The metric FPS% refers to First Pitch Strike Percentage. The Major League Baseball average is 57% and we can see that Thorpe is sitting at 47%. This is a pretty interesting metric. Weinstein Baseball (here) tells us that “if a big league pitching staff improved their first pitch strike percentage from 57% to 80%, it would translate into 100 fewer runs allowed over the course of a season. That translates into 10 more big league wins.” So what the scoreboard is showing us here is that Drew Thorpe has a control issue today… He’s giving up a lot of walks (per Weinstein, “70% of walks start with first pitch balls”) and possibly in trying to get the ball over the plate “whatever it takes” he may also be giving up some easier pitches to hit.

One other metric regarding pitching that we can take away from the scoreboard here is “MVR”. This is placed just to the right of the Error (E) column. I actually had to Google this one during the game. It’s kind of new and stands for “Mound Visits Remaining”. So Mr. Thorpe has already had more than one mound visit during his first 3 innings and now only has two left.
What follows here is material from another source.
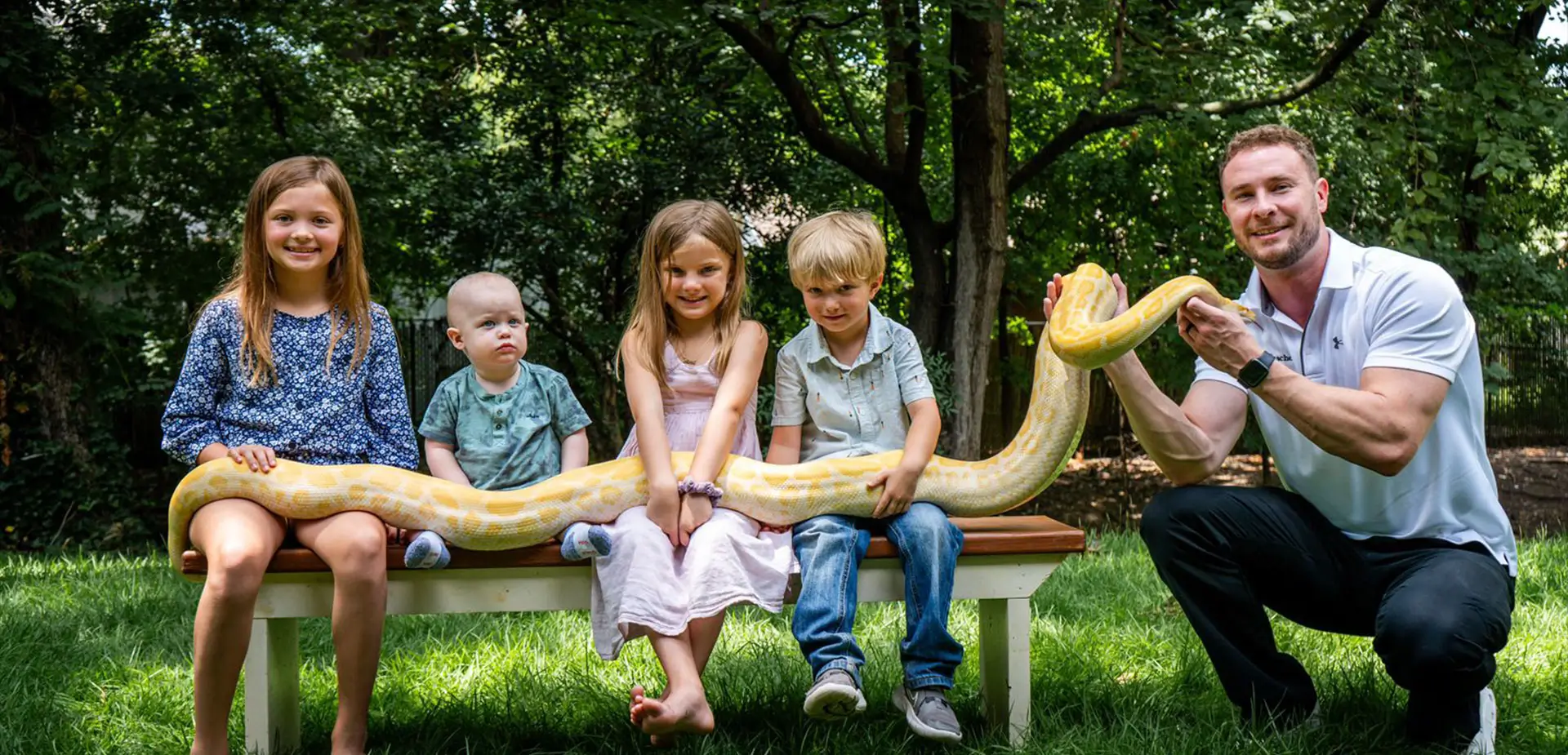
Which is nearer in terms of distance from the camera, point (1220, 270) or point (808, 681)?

This is probably part of baseball’s desire to speed up the games and make them less tedious. The pitch clock is another similar effort, where there is only thirty seconds allowed between batters. ESPN tells us (here) that the pitch clock has reduced baseball games to an average of 2 hours and 40 minutes (24 minutes shorter) due to the pitch clock. This has also corresponded with a spike in batting average and stolen bases. It seems obvious that penalizing a pitcher by restricting their time between pitches is likely to reward hitters and base runners.
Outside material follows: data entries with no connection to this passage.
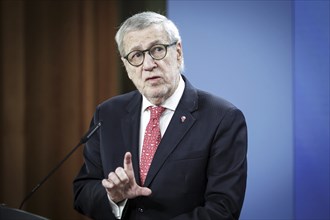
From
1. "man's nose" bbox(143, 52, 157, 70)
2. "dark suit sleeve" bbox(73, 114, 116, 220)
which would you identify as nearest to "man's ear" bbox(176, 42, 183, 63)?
"man's nose" bbox(143, 52, 157, 70)

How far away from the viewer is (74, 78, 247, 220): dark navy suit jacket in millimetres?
1581

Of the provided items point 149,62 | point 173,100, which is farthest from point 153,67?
point 173,100

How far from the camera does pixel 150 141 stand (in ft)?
5.62

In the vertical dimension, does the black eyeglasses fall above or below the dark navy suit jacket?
above

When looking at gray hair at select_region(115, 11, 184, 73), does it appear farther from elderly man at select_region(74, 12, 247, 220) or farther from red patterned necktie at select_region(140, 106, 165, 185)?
red patterned necktie at select_region(140, 106, 165, 185)

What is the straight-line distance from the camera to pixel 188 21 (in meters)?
2.36

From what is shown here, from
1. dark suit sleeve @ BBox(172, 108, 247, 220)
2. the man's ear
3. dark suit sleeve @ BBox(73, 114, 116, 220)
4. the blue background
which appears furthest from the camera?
the blue background

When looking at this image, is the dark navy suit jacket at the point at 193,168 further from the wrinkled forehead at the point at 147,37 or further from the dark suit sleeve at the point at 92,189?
the wrinkled forehead at the point at 147,37

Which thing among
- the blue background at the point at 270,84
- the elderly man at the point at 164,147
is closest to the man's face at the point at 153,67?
the elderly man at the point at 164,147

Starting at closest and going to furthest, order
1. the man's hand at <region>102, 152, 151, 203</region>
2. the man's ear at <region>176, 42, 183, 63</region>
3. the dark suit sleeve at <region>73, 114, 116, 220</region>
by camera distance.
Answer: the man's hand at <region>102, 152, 151, 203</region>, the dark suit sleeve at <region>73, 114, 116, 220</region>, the man's ear at <region>176, 42, 183, 63</region>

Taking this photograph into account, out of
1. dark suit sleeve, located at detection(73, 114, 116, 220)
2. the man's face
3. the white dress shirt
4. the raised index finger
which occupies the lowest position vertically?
dark suit sleeve, located at detection(73, 114, 116, 220)

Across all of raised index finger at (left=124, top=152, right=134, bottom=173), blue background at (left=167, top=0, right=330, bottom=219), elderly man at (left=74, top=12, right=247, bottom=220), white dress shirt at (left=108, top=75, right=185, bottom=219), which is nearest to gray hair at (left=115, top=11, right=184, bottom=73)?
elderly man at (left=74, top=12, right=247, bottom=220)

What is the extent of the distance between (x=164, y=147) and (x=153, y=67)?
306 mm

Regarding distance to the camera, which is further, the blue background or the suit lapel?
the blue background
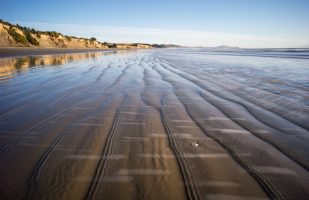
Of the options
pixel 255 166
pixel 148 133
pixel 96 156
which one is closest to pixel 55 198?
pixel 96 156

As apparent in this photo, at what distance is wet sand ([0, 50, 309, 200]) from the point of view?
6.51 ft

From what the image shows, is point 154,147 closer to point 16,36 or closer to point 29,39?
point 16,36

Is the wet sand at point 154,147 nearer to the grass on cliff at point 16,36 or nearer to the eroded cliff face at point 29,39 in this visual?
the eroded cliff face at point 29,39

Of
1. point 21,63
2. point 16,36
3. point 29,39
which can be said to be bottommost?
point 21,63

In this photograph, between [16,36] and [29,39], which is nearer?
[16,36]

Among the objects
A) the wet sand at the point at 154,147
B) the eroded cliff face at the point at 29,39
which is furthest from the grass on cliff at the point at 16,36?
the wet sand at the point at 154,147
Pitch and Hit Exit Metrics

Another thing that I found very interesting is a display I had never seen before at the ballpark. See below.

I found that this was very distracting, because my brain wanted to identify the patterns of how they were classifying the Pitch Type. There were a number of different labels for pitch type, among these was “four seam fastball”, “cut fastball”, “slider”, “changeup”,”sinker”, “sweeper”, and “curve”. The “Vertical Break” and “Horizontal Break” numbers were very interesting. These data are captured by camera-based systems called Trackman or Hawkeye and are used across many different sports. There’s a great article in Baseball America (here) on how these pitch classifiers are able to label the pitch type. What I found is that the pitch types are calibrated to speed… a pitcher who threw a 100 mph four seam fastball also seemed to have their pitches in the 95 mph range that didn’t “rise” so much classified as a sinker. Whereas other, slower, pitchers may have had sinkers in the 80 mph range. Pretty interesting.

I also found myself looking after ball contact at the launch angle. A launch angle over 40% often indicated that a pitch that looked to the eye like a home run might actually just go to the warning track. Baseball Savant has a nice tool (here) where you can pick an exit velocity and a launch angle and see the actual outcome. For instance, below, 103 MPH exit velocity coupled with 30 degree launch angle was a Home Run 74% of the time!

Conclusion

Baseball parks have become inundated with information visualizations over the last few years. In some cases, advanced sensing and tracking systems like Hawkeye have enabled these new metrics to be collected. In others, new rules like the pitch clock and maximum numbers of mound visits have created demand for new metrics. But overall, baseball has always been a sport focused on its numbers, which is just one reason why many of us number people love it so much!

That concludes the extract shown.